Q3-2-5
森林内の空間線量率は、時間とともにどのように変化しているのか。

放射性セシウムが樹冠から林床へ移動する傾向が認められますが、森林全体の空間線量率は、徐々に減少しています。

  • 福島県川俣町における調査事例では、事故直後、常緑樹のスギ林では、林床よりも樹冠部の方が高い空間線量率を示しました。
  • 川俣町における調査事例では、時間の経過とともに、樹冠部の空間線量率は大きく減少しましたが、樹冠部と比べて林床では空間線量率の減少速度が遅く、樹冠部から林床へ放射性セシウムが移動した影響と考えられます。
  • 川俣町における調査事例では、地表付近における空間線量率の減少は、放射性セシウムの物理減衰による減少率と同程度でした。

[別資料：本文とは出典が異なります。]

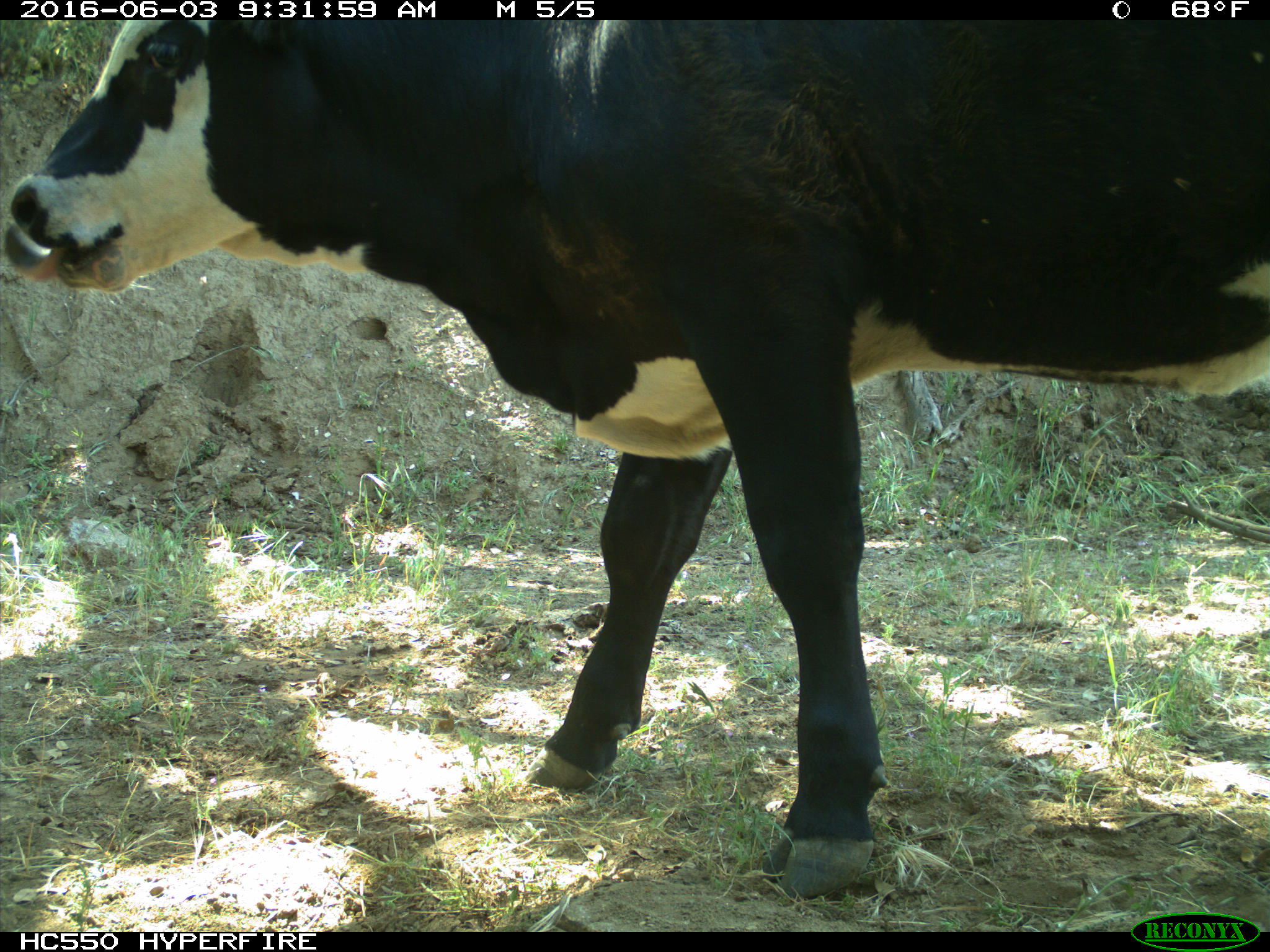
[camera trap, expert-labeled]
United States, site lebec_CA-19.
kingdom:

出典: 原子力規制庁委託事業「東京電力株式会社福島第一原子力発電所事故に伴う放射性物質の分布データの集約及び移行モデルの開発」成果報告書 (原子力機構、2015年3月)

参考文献

1) 日本原子力研究開発機構, “原子力規制庁委託事業「東京電力株式会社福島第一原子力発電所事故に伴う放射性物質の分布データの集約及び移行モデルの開発」成果報告書”, 2015.